"The True Cost" Illuminates Troubling Aspects of Clothing Industry

By November 11, 2016

When you find that perfect shirt on the discount rack at your favorite retailer, what is the real price being paid, beyond the number displayed on the red-sticker tag?

 This is the question explored by "The True Cost," a 2015 documentary from director Andrew Morgan. Recently added to the Netflix streaming library, this film spans the globe with an eye-opening look at the hidden toll behind fast fashion and a booming apparel industry.

In April of 2013, a commercial building in Bangladesh called Rana Plaza collapsed to the ground, killing 1,130 people and injuring thousands more. The building was in part a garment factory, whose owners showed so little regard for the marginalized workers within that they ignored blatant warnings signs leading up to the disaster.

 The incident was a microcosm of a much larger issue, one which reaches to every corner of the planet. Morgan points to Rana Plaza as the headline that pulled his attention to a world more grim than he could have imagined.

 His documentary paints a sobering picture of the environmental and agricultural impact of a business that's increasingly focused on faster turnover and lower cost. Morgan examines the dangerous effects of genetic modification in cotton farming, and the rampant contamination of water and soil from reaping the land.

 But even more haunting are the human stories. Rana Plaza is only the tip of the iceberg. In third-world countries where workers sacrifice everything and earn two dollars a day, corruption rules. Among the most memorable moments in the film are the tearful interviews and almost unbelievable stories shared by the victims of this broken system.

 For a great while, this has been the dirty little secret driving the garment game. But change is coming.

 At the other end of the fast-fashion craze is a crisis that's becoming too large to ignore. The True Cost is one man's journey through the underbelly of apparel, but Morgan was hardly the only one responsible for its creation. Crowdfounded via Kickstarter and individual investors, the doc shines a spotlight on human rights violations and unacceptable manufacturing processes. More and more, people are taking notice.
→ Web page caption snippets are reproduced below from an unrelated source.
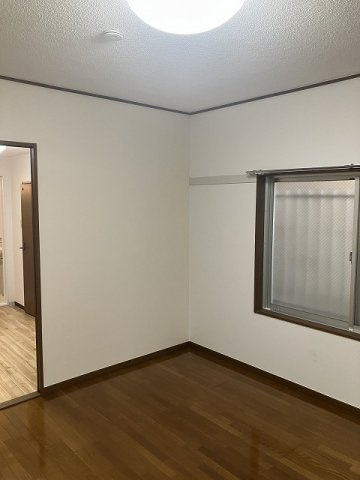 ハイム東美の居間・リビング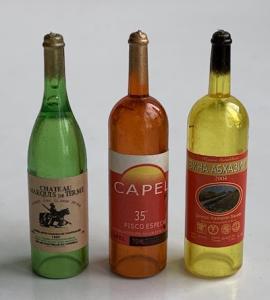 3 st vinflaskor i Barbie-storlek (a)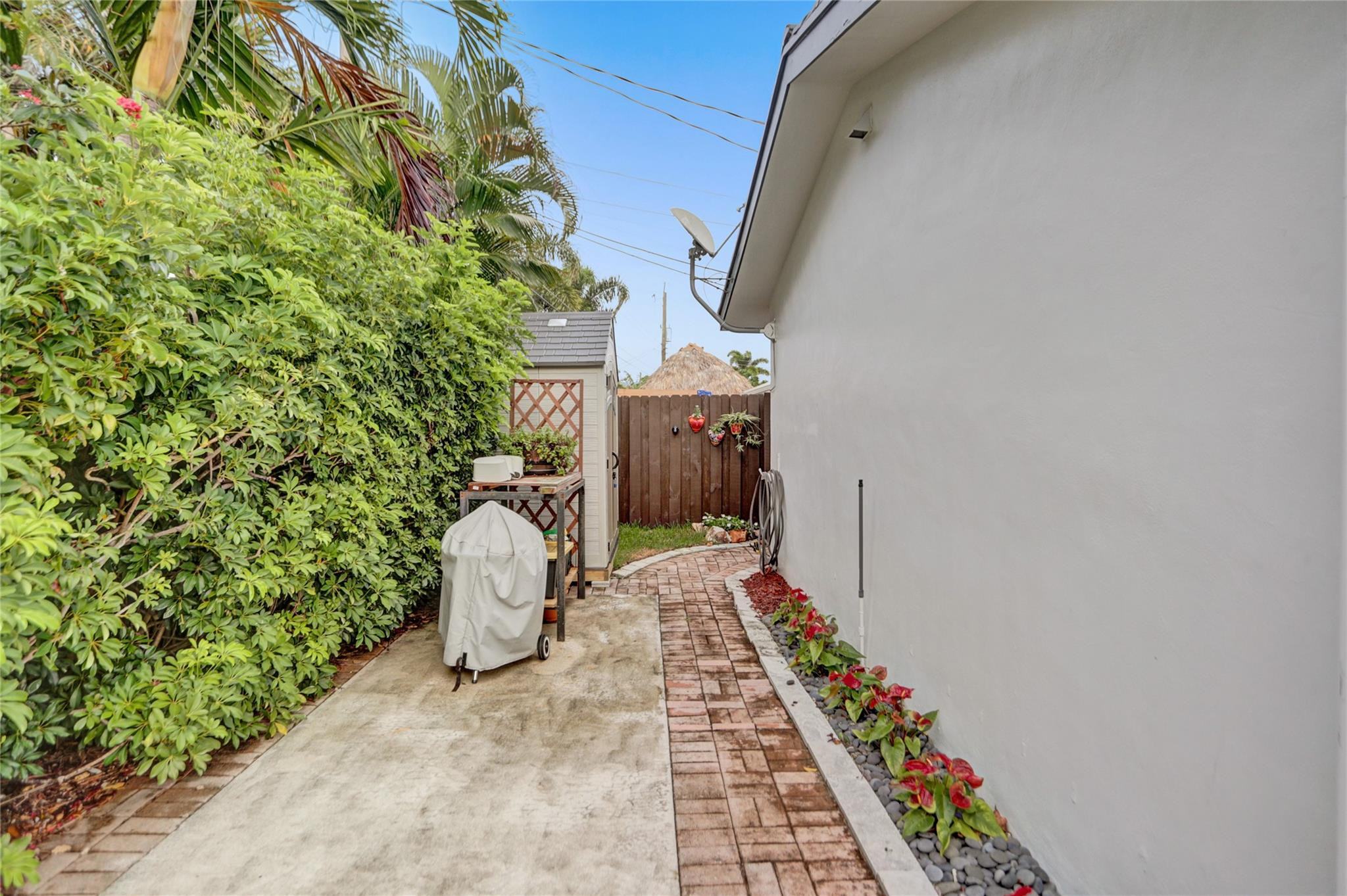 2051 NE 59th Court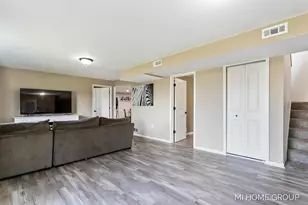 11930 Maplegrove Dr, Holland, MI 49424 - Photo 37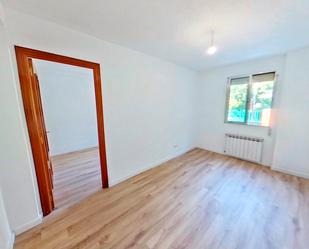 Bedroom of Apartment to rent in  Madrid Capital  with Oven and Pets allowed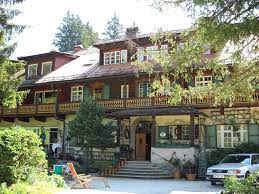 Situated in wald im pinzgau, this resort is within 6 mi (10 km) of wondrous worlds of water, krimmler waterfalls, and krimml waterfalls. Jagdschloss Graf Recke Hotel Reviews Wald Im Pinzgau Austria Tripadvisor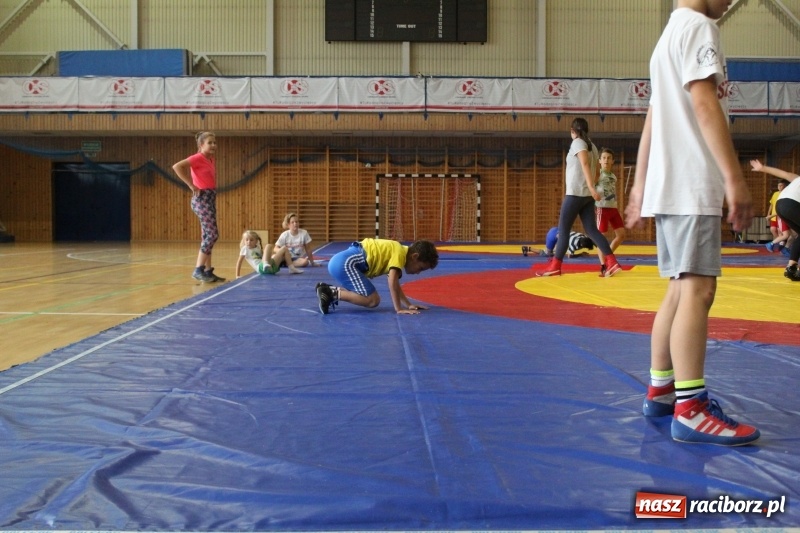 Zdjęcie w galerii na portalu naszraciborz.pl: Zapaśnicy MKZ Unii Racibórz i Lokomotiva Krnov na zgrupowaniu w Szczyrku wiadomości z regionu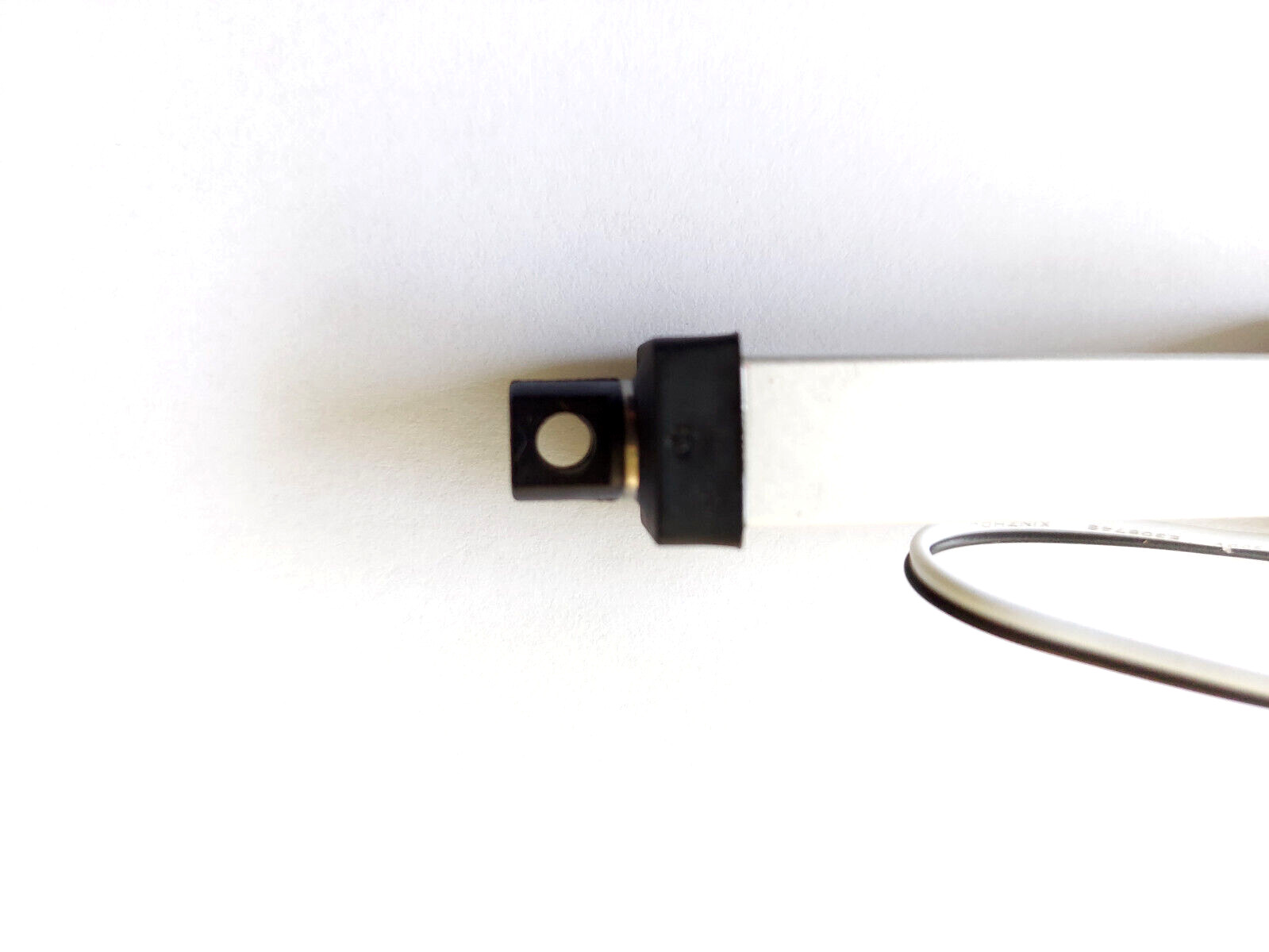 12 VDC Linear actuator quite operation 2″ stroke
 As the movement behind this project suggests, communities are demanding transparency in the supply chain. And that's why innovations like Inspectorio are so critical for the future of the industry. By re-thinking the quality inspection process in modern terms, this new platform leverages technology to restore trust where it is sorely needed.

 When facilities are located across the world, in regions where bribing inspectors is a sadly common practice, ensuring fair and equitable working conditions -- not to mention reliable and consistent product -- can feel virtually impossible. But the virtual connection created by Inspectorio's advanced platform fundamentally shifts the existing paradigms.

 By using this service, sourcing managers and quality control specialists can break through the obstacles and inhibitors that have held this system -- as well as the people it takes advantage of -- hostage. With the ability to remotely monitor and interact with the inspection process from afar, stakeholders can take a more active role.

 By implementing this kind of visibility, it becomes much more difficult for unscrupulous factory operators to engage in shady and immoral actions.

 In perusing the generally positive critical reviews of The True Cost, one primary complaint sticks out. While the documentary presents a number of extremely alarming issues, it does little to offer solutions. Frank Scheck of The Hollywood Reporter, for instance, wrote that the film's content may leave you "curling in a fetal position from despair."

 But there is no need for despair. The problems afflicting the apparel industry are deep-rooted and complex, but the first steps toward meaningful improvement are creating awareness and transparency.

 With solutions like Inspectorio coming to market, we're finally moving in that direction.